Dead Man Walking (The Fallen Men 6) - Page 11

My sister did not yell.

Mostly because people usually did what she asked. It had something to do with her intense beauty, but also her quiet confidence and kindness. She was the kind of woman who understood the power of the feminine mystique and had long ago learned to control it.

So, I was shocked she was yelling until I saw exactly who she was yelling at.

Priest stood just outside the door, hands loose at his sides, face completely placid even though a passionate, angry Garro was shouting in his face.

He just took it.

And Zeus, who sat in a chair in the corner of the room, let it happen.

“There is nothing you can say to excuse this,” Loulou was yelling, tears in her voice, her anger on the edge of collapsing into sheer grief. “There is nothing that will ever make me forgive you for letting this happen to her.”

Priest blinked.

“Easy, little warrior,” Zeus warned quietly, but he didn’t move from his chair. “Don’t say somethin’ you can’t take back.”

“He deserves worse than my words,” she cried dramatically, her arm flinging in my direction. “Look at what he’s done to her!”

Her eyes widened as she caught sight of me awake and watching.

“Bea,” she breathed before launching herself at the bed.

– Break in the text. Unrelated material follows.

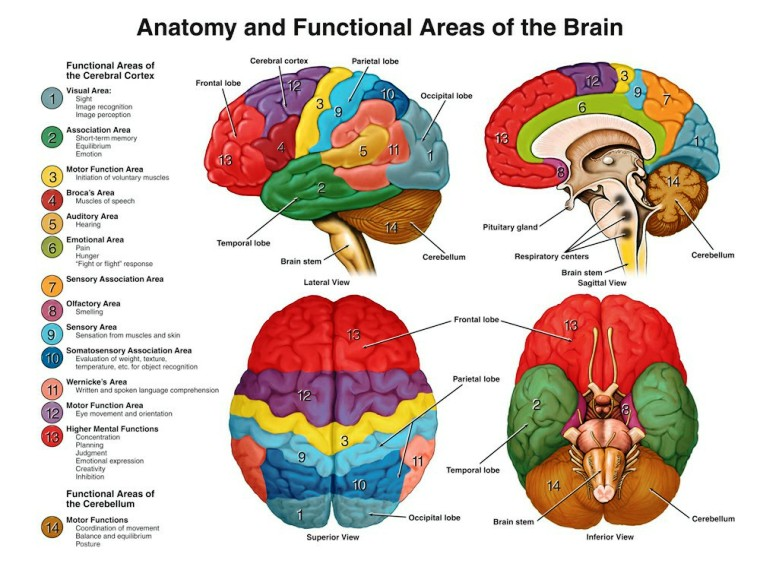 Brain Anatomy Pictures Wallpapers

Despite her eagerness, her hands fluttered gently against my face like butterfly wings as she checked me out. “Beatrice.”

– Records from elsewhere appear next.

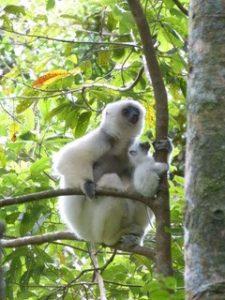 Kleiner Madagaskar-Reisebericht: Sifaka Lemur mit Baby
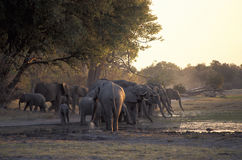 Elefants drinking, Botswana. Royalty Free Stock Images
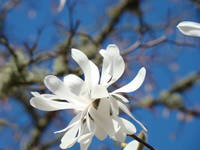 Fine Art Prints White Magnolia Flower Blue Sky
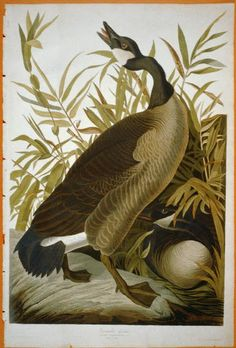 """Canada Goose: The Birds of America by John James Audubon. 4 vols. Pl. 492. London, 1827-1838, (Elephant Folio), From the John James Audubon """"Bird's in America Collection"""" in the Rare Book and Special Collections Division at the Library of Congress. For the full work see:  http://hdl.loc.gov/loc.pnp/cph.3b52400"""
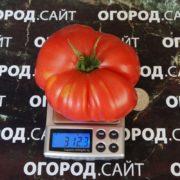 семена минусинских томатов купить почтой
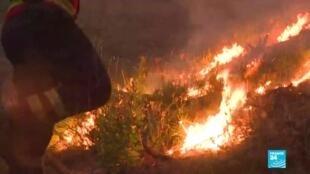 2020-07-27 11:12 Incendies au Portugal : état d'alerte dans le centre du pays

“Hey,” I whispered even though my throat ached. “How’s my favourite sister?”

I watched her blue eyes, bright like the ocean under a noon sun, flood with tears.

“I thought you were going to die on me,” she admitted. “And I know, that is one tragedy I wouldn’t survive.”

“Don’t be silly,” I told her lightly, trying to reduce her angst. “You’ve already survived worse.”

Loulou zipped her mouth closed against the force of a sob and shook her head vigorously. “No, no. My man, my babies, and my sister. I couldn’t stand to lose any of you.”

“Well, you don’t have to worry about that today,” I promised as I raised my aching right hand, two fingers splinted against an obvious break, to touch her smooth cheek. “I’m not going anywhere.”

Her face collapsed into a scowl. “No thanks to Priest.”

“Hey!” The word exploded from my mouth like a dart. “Don’t you dare blame him for this.”

“Bea, don’t be ridiculous. He was literally the person who did this to you.”

“And Wrath,” Zeus added idly, some shadow in his eyes as he stared at us that I couldn’t decipher the meaning of. “He was the one to execute it.”

“Priest set it up. He did the legwork!” Loulou snapped.

Zeus cocked his head to the side and leveled a stern look at his slightly hysterical woman. “You don’t know all the details, Lou, and it’s not like you to make dangerous assumptions. Cool the fuck down, and you’ll see sense.”

My eyes darted to the empty doorway, wondering where Priest went. I ached to talk to him, to crawl into the embrace of his strong arms and feel safe once more.

I knew with certainty that the moments I’d spent held tenderly against his chest were the only moments of intimacy I’d ever share with him, and I wished, irrationally perhaps, that I’d been more lucid for the experience.

Zeus unfolded his massive frame from the plastic chair and approached, his mouth pressed tight, his eyes hooded. He was usually a fairly expressive man, but there was a tension to him I couldn’t understand.

Lou made room for him to bend down at my side, and he leaned so close, those dark-ringed silver eyes were all I could see. One of his massive hands gently pushed back my hair from my forehead, and when he spoke, it was in that low, intimate voice rough as gravel that he usually reserved for Loulou or his kids.

“This didn’t happen to you ’cause’a Priest. This happened ’cause’a my club and me. I’m the prez, so it’s me you gotta hold responsible for this fuckin’ tragedy, not Priest or Wrath, you hear me?”

I almost laughed at his martyrdom because it was so like him to take the blame on his monumental shoulders. It was easy to see where his son, King, who faked his own death to get Z out of jail, got it from. Sacrifice ran in the Garro blood.

“I’m not mad at anyone, Z,” I promised him. “I’m not half as dramatic as my sister, you should remember that.”

“Hey,” Lou protested, but there was a smile in her watering eyes that spoke to her happiness that I was well enough to tease.

“It’s kind of insulting, really,” I continued. “That you two want to place the blame anywhere but with me. I’m the one who decided to go out with Brett. Stupidly, I thought he was a good guy just because I always saw him wearing pressed trousers.” I grimaced. “Apparently, he just had bad fashion sense.”